Set problem:
Repeat the entries starting at the line containing "Going from closest" and ending at the line containing "6.02 metres", substituting "separation" for "distance" and leaving everything else unchanged.

════

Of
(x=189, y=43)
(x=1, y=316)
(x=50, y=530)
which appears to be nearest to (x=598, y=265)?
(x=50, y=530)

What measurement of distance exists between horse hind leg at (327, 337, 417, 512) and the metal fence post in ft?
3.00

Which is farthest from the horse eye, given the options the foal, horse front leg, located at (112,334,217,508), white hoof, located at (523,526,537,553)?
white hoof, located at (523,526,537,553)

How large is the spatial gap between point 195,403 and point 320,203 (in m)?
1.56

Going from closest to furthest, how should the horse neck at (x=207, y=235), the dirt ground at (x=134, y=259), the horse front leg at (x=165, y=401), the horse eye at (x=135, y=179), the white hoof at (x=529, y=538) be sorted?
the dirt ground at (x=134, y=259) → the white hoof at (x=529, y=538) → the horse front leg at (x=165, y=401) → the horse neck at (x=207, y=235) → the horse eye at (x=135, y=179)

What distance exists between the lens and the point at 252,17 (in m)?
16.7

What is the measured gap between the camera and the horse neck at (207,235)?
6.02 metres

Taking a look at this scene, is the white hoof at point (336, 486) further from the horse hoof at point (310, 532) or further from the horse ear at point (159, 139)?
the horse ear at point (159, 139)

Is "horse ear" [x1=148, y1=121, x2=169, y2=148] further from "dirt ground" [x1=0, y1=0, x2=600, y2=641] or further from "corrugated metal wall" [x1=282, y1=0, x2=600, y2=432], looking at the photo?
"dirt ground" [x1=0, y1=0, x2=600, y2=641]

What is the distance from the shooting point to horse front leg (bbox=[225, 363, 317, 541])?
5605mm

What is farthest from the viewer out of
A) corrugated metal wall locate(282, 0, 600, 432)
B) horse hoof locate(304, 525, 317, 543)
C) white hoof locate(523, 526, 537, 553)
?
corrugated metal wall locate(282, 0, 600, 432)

════

Reply:
Going from closest to furthest, how should the horse neck at (x=207, y=235), the dirt ground at (x=134, y=259), the horse front leg at (x=165, y=401), the horse eye at (x=135, y=179), the white hoof at (x=529, y=538) be sorted?
the dirt ground at (x=134, y=259) → the white hoof at (x=529, y=538) → the horse front leg at (x=165, y=401) → the horse neck at (x=207, y=235) → the horse eye at (x=135, y=179)

What separation exists between the lens and the point at 252,17 (in m)?
16.7

What is the measured gap between the camera and the horse neck at (207,235)?
6.02 metres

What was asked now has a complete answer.